ClamAV

Schutzhülle

Um Windows-Clients vor dem bösen Internet zu beschützen, gibt es einige Lösungen. Dieser Artikel stellt die besten Linux-Programme dafür vor.

Dass Administratoren einen Squid-Proxy so konfigurieren können, dass er mit ClamAV und Dansguardian nach Viren scannt, hat das ADMIN-Magazin schon ausführlich beschrieben [1]. Tatsächlich funktioniert das aber beispielsweise auch mit dem Samba-Fileserver. Man sollte dabei nur nicht vergessen, dass das Scannen von Webtraffic und eingehender E-Mail nicht für vollständige Sicherheit sorgt. Dafür ist es weiterhin unerlässlich, auf den Windows-Clients lokale Virenscanner laufen zu lassen.

ClamAV zu installieren, ist kein großes Problem, denn es gibt für die meisten Linux-Distributionen fertige Pakete in den systemeigenen Repositories. Ausnahmen sind Red Hat Enterprise Linux 5 und CentOS 5. Administratoren dieser beiden Linux-Varianten verwenden am besten die Dag-Repositories [2]. Auf anderen wie Debian und Fedora ist ClamAV in eine ganze Reihe von Paketen aufgeteilt. So unter Fedora 12 in »clamav« , »clamav-data« , »clamav-data-empty« , »clamav-devel« , »clamav-filesystem« , »clamav-lib« , »clamav-milter« , »clamav-milter-sysvinit« , »clamav-milter-upstart« , »clamav-scanner« , »clamav-scanner-sysvinit« , »clamav-scanner-upstart« , »clamav-server« , »clamav-server-sysvinit« , »clamav-update« und »exim-clamav« .

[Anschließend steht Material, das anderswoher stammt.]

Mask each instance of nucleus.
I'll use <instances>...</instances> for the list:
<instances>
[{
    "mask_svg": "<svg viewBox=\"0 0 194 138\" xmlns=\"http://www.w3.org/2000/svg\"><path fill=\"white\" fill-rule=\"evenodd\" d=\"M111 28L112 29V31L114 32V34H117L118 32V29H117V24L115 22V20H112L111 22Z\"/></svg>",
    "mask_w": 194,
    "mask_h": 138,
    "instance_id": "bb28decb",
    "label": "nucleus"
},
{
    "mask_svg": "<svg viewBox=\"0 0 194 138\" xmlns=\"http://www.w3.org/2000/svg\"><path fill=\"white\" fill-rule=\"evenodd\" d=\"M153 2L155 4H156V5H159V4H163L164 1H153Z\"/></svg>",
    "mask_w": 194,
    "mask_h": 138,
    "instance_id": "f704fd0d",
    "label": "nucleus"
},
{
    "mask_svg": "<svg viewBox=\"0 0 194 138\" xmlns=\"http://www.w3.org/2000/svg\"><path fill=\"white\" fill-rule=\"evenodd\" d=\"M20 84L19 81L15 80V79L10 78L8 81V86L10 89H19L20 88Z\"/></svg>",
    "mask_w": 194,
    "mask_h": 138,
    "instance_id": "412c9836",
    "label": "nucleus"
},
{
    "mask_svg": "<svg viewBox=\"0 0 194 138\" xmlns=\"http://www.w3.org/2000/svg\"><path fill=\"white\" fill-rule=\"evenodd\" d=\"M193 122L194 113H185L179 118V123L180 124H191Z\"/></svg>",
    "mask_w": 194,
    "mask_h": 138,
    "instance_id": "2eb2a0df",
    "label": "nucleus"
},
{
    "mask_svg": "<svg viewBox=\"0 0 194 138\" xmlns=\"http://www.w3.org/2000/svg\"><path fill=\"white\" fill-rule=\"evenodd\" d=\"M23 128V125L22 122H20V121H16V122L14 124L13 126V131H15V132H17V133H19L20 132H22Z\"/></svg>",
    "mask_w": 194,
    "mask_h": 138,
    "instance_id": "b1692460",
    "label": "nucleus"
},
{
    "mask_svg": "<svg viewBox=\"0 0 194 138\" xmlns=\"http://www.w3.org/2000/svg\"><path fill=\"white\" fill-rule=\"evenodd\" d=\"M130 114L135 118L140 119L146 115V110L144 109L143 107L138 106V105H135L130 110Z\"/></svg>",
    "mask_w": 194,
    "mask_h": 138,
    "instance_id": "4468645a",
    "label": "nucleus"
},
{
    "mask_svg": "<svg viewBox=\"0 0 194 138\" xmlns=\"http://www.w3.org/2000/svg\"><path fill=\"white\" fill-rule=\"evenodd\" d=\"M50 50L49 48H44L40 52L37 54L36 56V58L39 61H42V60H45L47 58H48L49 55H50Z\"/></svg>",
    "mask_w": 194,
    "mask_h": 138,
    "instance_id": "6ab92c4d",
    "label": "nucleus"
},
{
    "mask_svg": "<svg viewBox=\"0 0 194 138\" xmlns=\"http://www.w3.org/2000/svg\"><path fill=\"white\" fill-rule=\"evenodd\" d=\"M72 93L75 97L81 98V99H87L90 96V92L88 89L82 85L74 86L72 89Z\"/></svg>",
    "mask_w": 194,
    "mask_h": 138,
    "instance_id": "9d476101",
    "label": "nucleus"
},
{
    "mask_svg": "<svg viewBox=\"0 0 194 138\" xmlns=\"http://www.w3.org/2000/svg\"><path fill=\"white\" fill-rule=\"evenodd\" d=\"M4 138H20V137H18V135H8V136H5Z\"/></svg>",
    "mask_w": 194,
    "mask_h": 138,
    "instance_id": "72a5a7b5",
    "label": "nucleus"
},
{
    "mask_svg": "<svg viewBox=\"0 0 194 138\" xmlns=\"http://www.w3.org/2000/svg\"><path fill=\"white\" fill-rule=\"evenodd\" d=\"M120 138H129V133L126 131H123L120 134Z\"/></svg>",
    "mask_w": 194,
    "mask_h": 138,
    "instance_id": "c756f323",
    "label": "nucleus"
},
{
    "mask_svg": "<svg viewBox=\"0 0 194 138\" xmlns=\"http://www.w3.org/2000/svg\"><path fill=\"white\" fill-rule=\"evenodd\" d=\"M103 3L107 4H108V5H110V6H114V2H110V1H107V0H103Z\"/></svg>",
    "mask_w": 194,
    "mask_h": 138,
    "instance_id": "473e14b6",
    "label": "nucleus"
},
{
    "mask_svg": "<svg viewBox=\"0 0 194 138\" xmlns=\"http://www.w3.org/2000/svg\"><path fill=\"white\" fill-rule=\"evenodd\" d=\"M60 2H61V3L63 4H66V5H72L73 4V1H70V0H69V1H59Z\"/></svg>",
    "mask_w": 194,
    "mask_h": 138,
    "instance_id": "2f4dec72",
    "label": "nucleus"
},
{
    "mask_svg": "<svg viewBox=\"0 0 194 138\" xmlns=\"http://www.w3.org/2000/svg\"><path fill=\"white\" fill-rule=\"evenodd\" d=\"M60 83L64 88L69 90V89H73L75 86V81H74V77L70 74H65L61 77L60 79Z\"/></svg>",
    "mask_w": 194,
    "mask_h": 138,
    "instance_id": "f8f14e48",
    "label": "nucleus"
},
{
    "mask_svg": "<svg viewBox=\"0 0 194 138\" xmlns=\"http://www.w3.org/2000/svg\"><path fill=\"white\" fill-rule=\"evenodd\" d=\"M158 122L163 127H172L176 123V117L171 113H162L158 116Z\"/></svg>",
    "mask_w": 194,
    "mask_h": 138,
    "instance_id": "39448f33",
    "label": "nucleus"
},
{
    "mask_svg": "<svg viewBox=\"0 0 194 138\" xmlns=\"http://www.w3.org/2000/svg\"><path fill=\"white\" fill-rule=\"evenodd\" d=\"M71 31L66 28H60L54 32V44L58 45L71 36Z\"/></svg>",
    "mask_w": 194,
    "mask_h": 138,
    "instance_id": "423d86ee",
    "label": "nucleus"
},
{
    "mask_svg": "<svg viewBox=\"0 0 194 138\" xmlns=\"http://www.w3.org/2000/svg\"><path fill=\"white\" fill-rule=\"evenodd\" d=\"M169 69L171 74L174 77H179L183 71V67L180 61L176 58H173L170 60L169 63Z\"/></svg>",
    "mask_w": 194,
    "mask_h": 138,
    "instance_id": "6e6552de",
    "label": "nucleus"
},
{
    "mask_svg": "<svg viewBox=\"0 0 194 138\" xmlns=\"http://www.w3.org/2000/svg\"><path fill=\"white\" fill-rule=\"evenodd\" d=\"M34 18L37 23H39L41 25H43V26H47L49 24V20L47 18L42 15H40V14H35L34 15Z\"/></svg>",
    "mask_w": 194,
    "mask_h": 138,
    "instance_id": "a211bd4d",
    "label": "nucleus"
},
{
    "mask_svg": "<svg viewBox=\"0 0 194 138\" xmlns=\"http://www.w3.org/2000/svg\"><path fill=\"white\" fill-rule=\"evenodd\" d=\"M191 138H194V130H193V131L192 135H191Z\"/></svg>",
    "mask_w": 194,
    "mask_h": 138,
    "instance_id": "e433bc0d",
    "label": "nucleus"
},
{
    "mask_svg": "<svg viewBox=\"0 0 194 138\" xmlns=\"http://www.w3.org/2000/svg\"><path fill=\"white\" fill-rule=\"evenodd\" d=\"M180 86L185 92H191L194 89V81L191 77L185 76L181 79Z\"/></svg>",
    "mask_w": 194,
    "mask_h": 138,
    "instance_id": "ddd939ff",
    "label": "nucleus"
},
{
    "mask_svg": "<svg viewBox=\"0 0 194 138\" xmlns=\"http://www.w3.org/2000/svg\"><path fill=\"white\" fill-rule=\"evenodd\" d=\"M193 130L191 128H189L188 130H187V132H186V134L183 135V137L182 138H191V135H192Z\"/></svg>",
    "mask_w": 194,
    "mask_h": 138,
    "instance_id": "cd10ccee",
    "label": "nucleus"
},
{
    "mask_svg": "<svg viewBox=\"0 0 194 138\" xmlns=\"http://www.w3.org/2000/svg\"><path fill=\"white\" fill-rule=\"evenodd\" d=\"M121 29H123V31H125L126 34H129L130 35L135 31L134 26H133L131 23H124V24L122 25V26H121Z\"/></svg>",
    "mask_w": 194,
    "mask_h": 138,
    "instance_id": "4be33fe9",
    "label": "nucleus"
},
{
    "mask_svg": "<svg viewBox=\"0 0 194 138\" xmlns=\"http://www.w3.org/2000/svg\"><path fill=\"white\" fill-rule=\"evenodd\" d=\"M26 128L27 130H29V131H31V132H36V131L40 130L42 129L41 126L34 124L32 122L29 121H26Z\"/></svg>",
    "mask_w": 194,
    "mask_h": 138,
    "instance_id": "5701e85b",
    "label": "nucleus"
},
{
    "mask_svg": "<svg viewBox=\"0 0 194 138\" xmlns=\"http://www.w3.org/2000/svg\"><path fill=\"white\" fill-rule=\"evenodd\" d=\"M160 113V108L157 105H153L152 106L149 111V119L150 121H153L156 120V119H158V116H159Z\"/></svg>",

ClamAV kann lokal wie ein gewöhnlicher Virenfilter laufen, aber es gibt auch einen Server-Mode, in dem es seine Dienste allen Rechnern im lokalen Netz zur Verfügung stellt. Damit können Sie recht einfach eine rechenstarke Maschine für diese Zwecke abstellen, damit der eigentliche E-Mail-Server nicht die ganze Zeit mit Virenscannen beschäftigt ist. Auf diese Weise ist es auch einfach, Programme oder Dienste mit Antiviren-Funktionalität auszustatten, ohne auf spezielle Libraries und so weiter zurückzugreifen. Installieren Sie einfach unter Fedora das Paket »clamav-scanner-sysvinit« beziehungsweise auf Debian »clamav-daemon« , und der ClamAV-Service startet immer automatisch. Für den Netzwerkzugriff editieren Sie »clamd.conf« und kommentieren die entsprechenden Zeilen aus:

TCPSocket 3310
TCPAddr 127.0.0.1

Wenn Sie nur auf Sache acht geben müssen, dann ist es, die Antivirus-Signatur-Datenbank aktuell zu halten. Bei Fedora übernimmt dies das Paket »clamav-update« , auf Debian ist es »clamav-freshclam« . Die Pakete enthalten ein Binary namens »freshclam« , das die Updates herunterlädt und sie in die bestehende Signaturen-Datenbank integriert. Zum Konfigurieren editieren Sie »freshclam.conf« . Sie müssen mindestens den »Example« -Abschnitt zu Beginn der Datei auskommentieren und den Eintrag »DatabaseMirror« auf einen ClamAV-Mirror zeigen lassen:

# Uncomment the following line and replace ↩
XY with your country
# code. See http://www.iana.org/cctld/cctld↩
-whois.htm for the full list.
DatabaseMirror db.ca.clamav.net

Schließlich können Sie einen Freshclam-Eintrag in die systemweiten Crontab-Dateien einfügen, damit es regelmäßig ausgeführt wird und Sie über das Ergebnis benachrichtigt:

0 * * * * /usr/bin/freshclam | mail -s ↩
"freshclam update info" admin@example.org

Alternativ verwenden Sie für letzteres das Kommando »OpUpdateExecute« in »freshclam.conf« .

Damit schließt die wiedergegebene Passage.